© Antonin Weber

Congo: « La vie des jeunes filles déjà mamans n’est pas finie »

Marie Daulne, alias Zap Mama, est retournée au Congo, sur les traces de ses origines et avec l’envie d’aider des jeunes filles devenues mamans trop tôt « mais dont la vie n’est pas finie ». Sa méthode : l’ethnothérapie vocale.  

Ça s’est passé cet été, quelques semaines après la visite royale belge. D’énormes affiches recouvraient encore de nombreuses façades du pays. «Mon premier retour dans la région de l’est du Congo depuis mes 18 ans», sourit Marie Daulne, alias Zap Mama, les tresses impeccables, le thé vert à la main et le lacet de sa basket droite défait. «Pour le moment, avec cette course aux technologies, le monde entier est en RDC pour y puiser ses ressources. J’ai vu des mercenaires russes, néerlandais, uruguayens, des armées privées de toutes sortes… C’est un chaos énorme. Toutes les quinze minutes, passe un gros avion- cargo, une grosse voiture ou un gros bras – dont on ne sait pas trop s’il est protecteur ou tueur. L’ apocalypse version 2022

Au cœur de cette guerre du profit, la Bruxelloise a passé plusieurs semaines à l’hôpital de Panzi, au côté du docteur Denis Mukwege, «l’homme qui répare les femmes» victimes de violences sexuelles. Elle y a testé sa propre méthode d’ethnothérapie vocale auprès de jeunes filles de 15 ans déjà mamans «mais dont la vie n’est pas finie! Peu avant sa mort, ma propre mère m’a raconté des épisodes qu’elle avait jusque-là cachés, vivant avec le poids de violences sexuelles subies dans les années 1960. J’ai voulu faire quelque chose pour réagir face à cette injustice.»

• **Données fournies**:
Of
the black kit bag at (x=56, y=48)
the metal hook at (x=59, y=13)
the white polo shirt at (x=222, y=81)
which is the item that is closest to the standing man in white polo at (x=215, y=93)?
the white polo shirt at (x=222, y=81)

• **Travail demandé**:
#1 Pour chaque affirmation, dites si elle s'accorde avec l'article sur Zap Mama au Congo en répondant par oui ou non, puis citez mot pour mot les termes de l'article qui tranchent. (a) Marie Daulne revient dans l'est du Congo pour la première fois depuis ses 18 ans. (b) Marie Daulne a passé plusieurs mois à l'hôpital de Panzi. (c) Sa mère lui a révélé des épisodes cachés peu avant de mourir.
#2 Prolongez l'article sur Zap Mama au Congo à partir de l'endroit où il s'arrête, s'il vous plaît.
Les données n'ont aucun rôle ici.

• **Réponses aux consignes**:
#1
(a) Oui : « Mon premier retour dans la région de l’est du Congo depuis mes 18 ans »
(b) Non : « la Bruxelloise a passé plusieurs semaines à l’hôpital de Panzi »
(c) Oui : « Peu avant sa mort, ma propre mère m’a raconté des épisodes qu’elle avait jusque-là cachés »

#2
Au cours d’intenses et captivantes séances de chant – entre autres – ethniques, Marie Daulne a tenté d’ouvrir l’imaginaire de ces adolescentes. «Elles étaient pour la plupart analphabètes et fixées sur cette idée de devenir vendeuse de beignets. J’ai dit “bon, ben on va avoir une indigestion, hein! Qu’est-ce vous pourriez faire d’autre?” Ouvrir, ouvrir, ouvrir… Ça passait par l’amusement et le chant: le groove parle au corps, les paroles à la pensée.» A Bukavu, la chanteuse a voulu associer diverses émotions aux moments vécus pour qu’ils s’impriment dans l’esprit des jeunes femmes de façon positive. Plus tard, en cas de doute ou de mal-être, elles pourront peut-être chanter pour se souvenir de cette belle énergie et ainsi reprendre courage. Une technique empruntée par Marie à sa grand-mère maternelle, qui se murmurait des mantras musicaux lors des périodes sombres. «Il était temps pour moi de retourner au Congo pour rendre ce que ma mère et ma grand-mère m’ont donné comme outils pour m’épanouir.»

Héros pygmées

Ce n’est pas la première fois que Zap Mama revient marquée d’un voyage au Congo, où elle est née avant d’en être évacuée à trois mois, un jour d’hiver de 1964. Ce matin-là, des paracommandos belges déboulent à Isiro pour sauver leurs compatriotes de la rébellion Simba. «Ils ont d’abord refusé d’embarquer ma mère parce qu’elle était noire, mais des nonnes nous ont heureusement montrés, nous, ses quatre enfants métissés, et on a tous été emmenés en avion, direction la Belgique.»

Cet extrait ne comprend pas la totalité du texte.